= What this task involves =
Set out the part of the records that opens with the line containing "When reviewing" and closes with the line containing "(4) light brown" as a Markdown table with the columns Row and Line. Number each line in order, and skip any blank lines.

= Information supplied =
Begin

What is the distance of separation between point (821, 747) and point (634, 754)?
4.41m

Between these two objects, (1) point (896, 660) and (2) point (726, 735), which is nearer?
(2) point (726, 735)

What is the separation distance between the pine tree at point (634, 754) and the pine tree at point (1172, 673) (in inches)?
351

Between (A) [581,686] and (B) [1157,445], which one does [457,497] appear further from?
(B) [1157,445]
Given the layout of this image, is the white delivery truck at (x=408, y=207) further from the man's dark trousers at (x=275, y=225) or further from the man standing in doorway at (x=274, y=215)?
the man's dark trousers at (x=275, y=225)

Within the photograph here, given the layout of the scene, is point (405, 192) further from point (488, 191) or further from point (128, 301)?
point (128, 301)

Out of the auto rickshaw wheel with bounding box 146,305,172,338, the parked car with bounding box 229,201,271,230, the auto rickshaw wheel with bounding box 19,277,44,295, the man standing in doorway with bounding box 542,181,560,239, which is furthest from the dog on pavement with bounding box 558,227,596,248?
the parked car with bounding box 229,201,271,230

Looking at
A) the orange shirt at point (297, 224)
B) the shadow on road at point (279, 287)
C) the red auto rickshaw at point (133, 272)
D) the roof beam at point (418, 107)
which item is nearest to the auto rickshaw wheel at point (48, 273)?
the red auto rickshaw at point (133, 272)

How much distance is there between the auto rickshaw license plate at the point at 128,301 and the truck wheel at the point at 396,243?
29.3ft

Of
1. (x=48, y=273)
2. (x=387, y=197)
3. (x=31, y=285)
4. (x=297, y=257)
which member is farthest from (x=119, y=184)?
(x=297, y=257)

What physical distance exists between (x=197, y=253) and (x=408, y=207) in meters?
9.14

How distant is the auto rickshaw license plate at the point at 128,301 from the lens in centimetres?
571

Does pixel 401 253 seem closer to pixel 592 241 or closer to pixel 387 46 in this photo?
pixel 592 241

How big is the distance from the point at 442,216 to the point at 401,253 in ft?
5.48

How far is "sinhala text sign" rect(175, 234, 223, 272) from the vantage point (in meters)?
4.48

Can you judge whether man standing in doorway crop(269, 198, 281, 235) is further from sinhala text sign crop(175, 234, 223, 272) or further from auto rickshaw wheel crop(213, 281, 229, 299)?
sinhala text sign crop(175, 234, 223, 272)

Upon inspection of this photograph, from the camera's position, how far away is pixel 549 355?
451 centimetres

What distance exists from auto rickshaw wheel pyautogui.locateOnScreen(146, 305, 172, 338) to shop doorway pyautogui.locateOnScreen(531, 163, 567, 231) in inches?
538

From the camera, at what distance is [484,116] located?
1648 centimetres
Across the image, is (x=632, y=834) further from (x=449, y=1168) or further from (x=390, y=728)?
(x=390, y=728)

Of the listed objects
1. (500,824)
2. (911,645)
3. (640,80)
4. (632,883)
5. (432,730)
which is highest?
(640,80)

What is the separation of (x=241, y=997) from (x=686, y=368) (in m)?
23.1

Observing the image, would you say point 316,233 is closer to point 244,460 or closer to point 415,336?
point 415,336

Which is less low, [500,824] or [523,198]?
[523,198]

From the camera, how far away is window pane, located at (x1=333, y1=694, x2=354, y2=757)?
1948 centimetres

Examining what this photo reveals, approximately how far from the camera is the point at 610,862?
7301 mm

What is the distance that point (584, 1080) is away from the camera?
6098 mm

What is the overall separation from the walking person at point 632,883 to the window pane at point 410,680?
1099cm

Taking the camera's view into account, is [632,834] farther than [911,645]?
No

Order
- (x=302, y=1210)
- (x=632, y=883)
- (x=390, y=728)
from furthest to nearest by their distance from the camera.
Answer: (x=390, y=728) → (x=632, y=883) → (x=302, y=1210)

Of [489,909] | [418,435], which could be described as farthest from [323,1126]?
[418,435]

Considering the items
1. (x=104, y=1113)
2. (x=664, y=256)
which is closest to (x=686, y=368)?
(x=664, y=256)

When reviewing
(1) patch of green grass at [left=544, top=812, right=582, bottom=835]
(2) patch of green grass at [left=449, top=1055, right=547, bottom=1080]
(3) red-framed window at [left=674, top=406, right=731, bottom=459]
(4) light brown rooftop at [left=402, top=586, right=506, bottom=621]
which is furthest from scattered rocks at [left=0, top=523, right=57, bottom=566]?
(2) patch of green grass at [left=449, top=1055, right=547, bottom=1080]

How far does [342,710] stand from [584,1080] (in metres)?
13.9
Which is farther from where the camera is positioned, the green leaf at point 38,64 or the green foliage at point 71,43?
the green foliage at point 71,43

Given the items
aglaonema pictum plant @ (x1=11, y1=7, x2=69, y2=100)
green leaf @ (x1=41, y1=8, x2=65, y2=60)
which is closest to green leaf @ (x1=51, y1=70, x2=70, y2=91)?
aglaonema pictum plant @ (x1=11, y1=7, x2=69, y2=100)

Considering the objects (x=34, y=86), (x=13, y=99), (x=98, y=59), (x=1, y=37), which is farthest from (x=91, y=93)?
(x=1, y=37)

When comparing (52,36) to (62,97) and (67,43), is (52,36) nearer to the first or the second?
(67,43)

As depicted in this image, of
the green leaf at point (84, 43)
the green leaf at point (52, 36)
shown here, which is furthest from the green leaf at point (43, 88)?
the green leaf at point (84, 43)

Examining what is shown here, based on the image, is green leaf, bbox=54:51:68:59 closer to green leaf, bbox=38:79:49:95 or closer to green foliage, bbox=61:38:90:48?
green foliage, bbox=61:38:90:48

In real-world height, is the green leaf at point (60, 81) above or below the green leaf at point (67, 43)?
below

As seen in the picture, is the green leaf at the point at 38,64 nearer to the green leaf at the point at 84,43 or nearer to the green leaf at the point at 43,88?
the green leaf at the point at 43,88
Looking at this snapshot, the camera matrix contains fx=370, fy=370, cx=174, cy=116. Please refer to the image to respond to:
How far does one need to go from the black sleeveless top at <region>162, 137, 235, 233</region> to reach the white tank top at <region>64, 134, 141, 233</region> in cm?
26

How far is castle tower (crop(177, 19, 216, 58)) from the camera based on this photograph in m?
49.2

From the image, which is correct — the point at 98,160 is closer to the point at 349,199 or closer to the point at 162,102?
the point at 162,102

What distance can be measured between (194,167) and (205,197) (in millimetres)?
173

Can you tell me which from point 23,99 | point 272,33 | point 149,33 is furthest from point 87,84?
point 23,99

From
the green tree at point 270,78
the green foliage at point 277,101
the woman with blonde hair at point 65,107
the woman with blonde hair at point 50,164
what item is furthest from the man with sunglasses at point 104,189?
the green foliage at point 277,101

End

= Complete output =
| Row | Line |
|---|---|
| 1 | When reviewing |
| 2 | (1) patch of green grass at [left=544, top=812, right=582, bottom=835] |
| 3 | (2) patch of green grass at [left=449, top=1055, right=547, bottom=1080] |
| 4 | (3) red-framed window at [left=674, top=406, right=731, bottom=459] |
| 5 | (4) light brown rooftop at [left=402, top=586, right=506, bottom=621] |